── 課題文 ──

「特捜部は恐ろしいところだ」ストーリー通りの供述を取らなければ、という強いプレッシャー〈陸山会事件〉

2011-07-11 | 政治/検察/裁判/小沢一郎/メディア

「特捜部は恐ろしいところだ」なぜ検事は取り調べでその言葉を発したのか? 
NCNニコニコニュース 2011年7月11日(月)16時39分配信

 小沢一郎民主党元代表の資金管理団体「陸山会」の土地購入をめぐり、政治資金規正法違反罪で起訴された小沢氏の元私設秘書、石川知裕衆院議員は2011年7月10日、ニコニコ生放送の特別番組に出演し、東京地検による取り調べの際、担当検事が「特捜部は恐ろしいところだ」と発言したときの様子を語った。また、元検事の市川寛氏は、自らの体験を基に同発言が出た理由を推測した。
 陸山会事件とは、小沢氏の資金管理団体「陸山会」の土地購入をめぐり、政治資金収支報告書に虚偽記入や不記載があったとして、石川議員を含む小沢氏の元秘書3人が政治資金規正法の罪に問われている事件。今年の2月に行われた初公判では3人とも無罪を主張。裁判の行方が注目される中、東京地裁は6月30日、検察側が証拠請求した石川議員ら元秘書3人の供述調書の一部について「威圧的な取り調べや利益誘導があった」などと任意性を否定し、証拠として採用しないことを決めた。裁判所の判断の根拠となったのは、担当検事が発したとされる「特捜部は恐ろしいところだ」という言葉だ。

───
── 表示された記録 ──

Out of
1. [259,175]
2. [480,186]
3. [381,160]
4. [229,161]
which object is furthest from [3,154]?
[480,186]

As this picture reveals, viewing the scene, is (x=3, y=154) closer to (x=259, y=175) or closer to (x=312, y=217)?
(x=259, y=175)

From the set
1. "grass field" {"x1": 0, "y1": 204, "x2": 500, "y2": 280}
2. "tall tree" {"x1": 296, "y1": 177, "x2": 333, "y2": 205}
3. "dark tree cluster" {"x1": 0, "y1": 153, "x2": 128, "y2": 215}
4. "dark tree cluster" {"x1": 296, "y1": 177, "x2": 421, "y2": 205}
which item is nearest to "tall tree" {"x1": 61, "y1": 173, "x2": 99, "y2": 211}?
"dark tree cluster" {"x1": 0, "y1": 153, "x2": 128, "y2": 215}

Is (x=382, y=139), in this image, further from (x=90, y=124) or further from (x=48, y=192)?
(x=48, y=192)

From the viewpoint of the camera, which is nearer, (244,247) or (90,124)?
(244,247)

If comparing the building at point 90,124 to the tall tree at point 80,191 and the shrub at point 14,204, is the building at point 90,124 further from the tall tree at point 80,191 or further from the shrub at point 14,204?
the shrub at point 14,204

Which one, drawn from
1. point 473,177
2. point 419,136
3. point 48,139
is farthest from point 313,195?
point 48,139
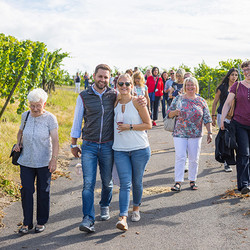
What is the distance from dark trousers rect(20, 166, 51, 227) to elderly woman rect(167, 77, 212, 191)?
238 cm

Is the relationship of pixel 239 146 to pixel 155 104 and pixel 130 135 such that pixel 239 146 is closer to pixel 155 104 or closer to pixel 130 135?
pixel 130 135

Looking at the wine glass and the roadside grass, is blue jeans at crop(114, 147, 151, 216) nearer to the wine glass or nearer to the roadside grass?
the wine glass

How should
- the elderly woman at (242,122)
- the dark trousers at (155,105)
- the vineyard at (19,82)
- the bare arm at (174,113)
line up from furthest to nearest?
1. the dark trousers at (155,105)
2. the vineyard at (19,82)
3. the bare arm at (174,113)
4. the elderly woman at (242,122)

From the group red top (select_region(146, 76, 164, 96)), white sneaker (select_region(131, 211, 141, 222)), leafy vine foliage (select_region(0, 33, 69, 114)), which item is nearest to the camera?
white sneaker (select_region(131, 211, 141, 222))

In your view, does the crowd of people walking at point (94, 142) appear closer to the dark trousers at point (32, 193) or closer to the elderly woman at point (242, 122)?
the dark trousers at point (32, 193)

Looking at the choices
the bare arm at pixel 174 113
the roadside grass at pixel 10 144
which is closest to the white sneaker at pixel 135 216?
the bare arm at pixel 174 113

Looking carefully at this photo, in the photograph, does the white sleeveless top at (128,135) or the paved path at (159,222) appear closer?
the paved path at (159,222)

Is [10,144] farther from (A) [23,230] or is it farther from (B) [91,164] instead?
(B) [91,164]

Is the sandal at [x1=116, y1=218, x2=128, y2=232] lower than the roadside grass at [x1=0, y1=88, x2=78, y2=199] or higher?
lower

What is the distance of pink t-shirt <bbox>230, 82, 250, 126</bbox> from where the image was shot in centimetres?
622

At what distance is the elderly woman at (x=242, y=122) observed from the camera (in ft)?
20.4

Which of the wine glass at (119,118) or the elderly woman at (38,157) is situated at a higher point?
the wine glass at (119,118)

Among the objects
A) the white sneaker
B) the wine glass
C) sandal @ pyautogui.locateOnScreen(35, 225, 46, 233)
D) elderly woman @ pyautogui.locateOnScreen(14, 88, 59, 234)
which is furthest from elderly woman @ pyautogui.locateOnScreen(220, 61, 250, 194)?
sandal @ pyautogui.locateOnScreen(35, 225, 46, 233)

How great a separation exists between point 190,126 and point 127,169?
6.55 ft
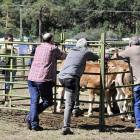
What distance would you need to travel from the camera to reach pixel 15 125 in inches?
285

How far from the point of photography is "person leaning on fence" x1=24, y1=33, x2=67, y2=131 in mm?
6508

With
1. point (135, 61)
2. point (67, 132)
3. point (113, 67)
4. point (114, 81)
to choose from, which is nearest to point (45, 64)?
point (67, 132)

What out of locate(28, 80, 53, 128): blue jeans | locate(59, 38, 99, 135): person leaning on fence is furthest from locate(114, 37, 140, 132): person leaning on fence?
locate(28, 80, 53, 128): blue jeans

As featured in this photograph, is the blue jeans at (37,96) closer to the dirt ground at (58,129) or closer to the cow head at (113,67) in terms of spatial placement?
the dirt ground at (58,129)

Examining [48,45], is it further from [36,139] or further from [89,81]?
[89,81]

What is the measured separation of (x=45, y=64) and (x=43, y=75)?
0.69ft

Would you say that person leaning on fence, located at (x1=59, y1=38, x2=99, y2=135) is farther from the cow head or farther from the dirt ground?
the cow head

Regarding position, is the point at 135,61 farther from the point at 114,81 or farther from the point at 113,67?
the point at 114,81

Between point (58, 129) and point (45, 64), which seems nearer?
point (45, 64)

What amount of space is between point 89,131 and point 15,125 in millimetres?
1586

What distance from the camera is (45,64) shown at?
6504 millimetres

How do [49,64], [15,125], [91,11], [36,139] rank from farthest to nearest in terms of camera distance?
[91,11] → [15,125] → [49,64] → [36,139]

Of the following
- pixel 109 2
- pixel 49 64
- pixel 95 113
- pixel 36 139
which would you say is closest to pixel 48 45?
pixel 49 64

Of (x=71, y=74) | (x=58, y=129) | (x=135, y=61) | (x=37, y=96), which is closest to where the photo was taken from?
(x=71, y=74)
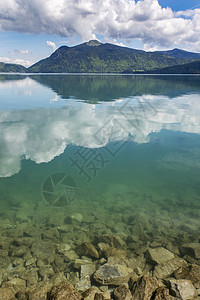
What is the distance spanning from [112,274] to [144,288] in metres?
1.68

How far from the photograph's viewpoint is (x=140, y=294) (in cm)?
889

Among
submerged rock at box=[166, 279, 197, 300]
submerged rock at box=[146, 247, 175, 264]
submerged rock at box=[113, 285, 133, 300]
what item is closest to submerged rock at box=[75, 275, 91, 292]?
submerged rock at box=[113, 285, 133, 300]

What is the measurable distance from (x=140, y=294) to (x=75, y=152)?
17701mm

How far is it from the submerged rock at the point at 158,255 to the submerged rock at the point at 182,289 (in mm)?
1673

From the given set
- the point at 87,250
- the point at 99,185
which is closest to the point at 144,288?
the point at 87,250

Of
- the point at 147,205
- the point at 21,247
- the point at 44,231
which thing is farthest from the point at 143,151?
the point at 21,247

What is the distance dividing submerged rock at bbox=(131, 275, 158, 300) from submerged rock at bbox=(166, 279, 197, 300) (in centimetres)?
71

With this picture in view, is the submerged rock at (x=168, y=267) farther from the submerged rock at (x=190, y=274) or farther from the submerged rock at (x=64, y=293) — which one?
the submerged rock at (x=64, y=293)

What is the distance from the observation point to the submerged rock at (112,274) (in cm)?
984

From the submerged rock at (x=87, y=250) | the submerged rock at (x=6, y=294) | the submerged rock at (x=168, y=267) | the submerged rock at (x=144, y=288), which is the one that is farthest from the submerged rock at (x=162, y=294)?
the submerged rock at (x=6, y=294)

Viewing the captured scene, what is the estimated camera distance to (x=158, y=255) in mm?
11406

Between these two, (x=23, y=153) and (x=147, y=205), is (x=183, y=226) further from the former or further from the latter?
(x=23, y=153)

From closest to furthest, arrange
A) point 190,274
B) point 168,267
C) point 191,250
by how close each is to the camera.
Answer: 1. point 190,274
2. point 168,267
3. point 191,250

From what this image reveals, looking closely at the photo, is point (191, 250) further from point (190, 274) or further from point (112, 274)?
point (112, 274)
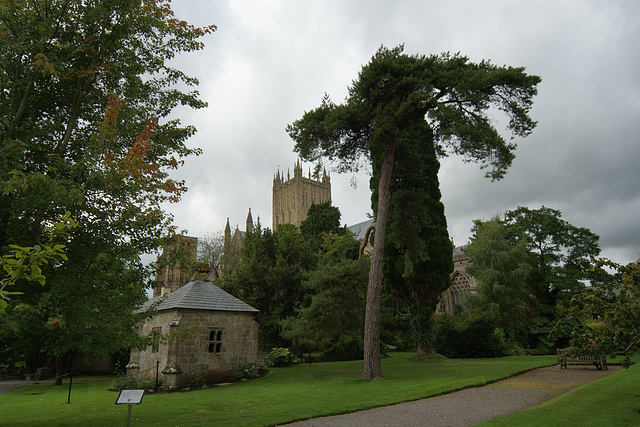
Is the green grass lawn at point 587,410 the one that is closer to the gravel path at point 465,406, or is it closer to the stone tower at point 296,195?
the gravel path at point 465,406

───
── 表示された記録 ──

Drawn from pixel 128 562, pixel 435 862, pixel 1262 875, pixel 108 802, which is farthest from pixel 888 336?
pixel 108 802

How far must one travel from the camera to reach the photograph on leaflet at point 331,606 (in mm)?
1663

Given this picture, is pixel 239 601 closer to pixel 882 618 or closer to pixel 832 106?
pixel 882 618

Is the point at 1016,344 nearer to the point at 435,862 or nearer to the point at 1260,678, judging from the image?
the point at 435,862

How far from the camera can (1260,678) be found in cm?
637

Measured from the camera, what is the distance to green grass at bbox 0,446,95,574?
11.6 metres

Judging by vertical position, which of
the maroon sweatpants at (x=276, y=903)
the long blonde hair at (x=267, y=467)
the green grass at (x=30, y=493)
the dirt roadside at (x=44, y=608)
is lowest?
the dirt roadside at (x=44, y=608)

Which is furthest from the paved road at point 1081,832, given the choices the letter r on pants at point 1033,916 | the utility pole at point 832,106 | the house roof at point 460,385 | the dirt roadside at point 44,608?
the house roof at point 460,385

───
── 表示された記録 ──

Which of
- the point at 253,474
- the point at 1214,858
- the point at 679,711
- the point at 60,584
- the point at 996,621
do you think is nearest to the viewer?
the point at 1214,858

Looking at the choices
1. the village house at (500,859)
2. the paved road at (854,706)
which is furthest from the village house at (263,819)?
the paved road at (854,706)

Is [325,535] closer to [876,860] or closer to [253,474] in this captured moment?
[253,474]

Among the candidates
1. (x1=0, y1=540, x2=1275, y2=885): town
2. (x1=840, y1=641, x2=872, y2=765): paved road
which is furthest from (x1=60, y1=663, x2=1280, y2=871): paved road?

───

## [やること]
a - 課題文の「小沢一郎民主党元代表の資金管」から「同発言が出た理由を推測した。」までの部分を、「ニコニコ生放送」を「インターネット番組」に置き換えて書き改めてください。
b - 陸山会事件を扱った課題文の続きを書いてください。

## [解答]
a -
小沢一郎民主党元代表の資金管理団体「陸山会」の土地購入をめぐり、政治資金規正法違反罪で起訴された小沢氏の元私設秘書、石川知裕衆院議員は2011年7月10日、インターネット番組の特別番組に出演し、東京地検による取り調べの際、担当検事が「特捜部は恐ろしいところだ」と発言したときの様子を語った。また、元検事の市川寛氏は、自らの体験を基に同発言が出た理由を推測した。

b -
 石川議員は取り調べ中に東京地検特捜部の田代政弘検事から「特捜部は恐ろしいところだ。何でもできるところだぞ。捜査の拡大がどんどん進んでいく」と言われたと主張。これに対し、田代検事は否定したが、東京地裁は石川議員の主張を認め、「威迫ともいうべき心理的圧迫があった」として供述調書の証拠採用を却下した。決め手となったのは石川議員が保釈後の再聴取のときに録音していた取り調べのやり取りの様子。そこでは、田代検事が同発言を認める様子が記録されていた。
 田代検事がこのような発言をした理由について、個人的に田代検事を知っているという元検事で弁護士の市川寛氏は
「彼(田代検事)自身は追い込まれて、石川さんから所定の供述を取らなければいけないというプレッシャーがあったので、そういう言葉を使わなければいけなかったのではなかったのか」
と、検察官当時に自分が置かれていた立場に重ね合わせて語り、上層部が描いたストーリーに沿った供述を取らなければいけないという強いプレッシャーが検察内部にあることを指摘した。市川氏は冤罪事件として知られる佐賀市農協事件に主任検事として関わった際、事情聴取した元組合長に対して「ぶち殺すぞ!この野郎!」と暴言を吐いたことが原因となり検事を辞職している。
 市川氏の発言に対し、石川議員も
「罵倒して脅すように『恐ろしいところだ。何でもできる』と言ったわけではなかった。田代さんが私に言ったのは『(検察は)こういう恐ろしいところだから、どうなるかわからない。(特捜部を)止められるかわからない』というセリフ。恐らくそういう組織の中で、結果を出さなければいけない。一人一人が追い詰められていくのはそういうところなんじゃないか」
と述べた。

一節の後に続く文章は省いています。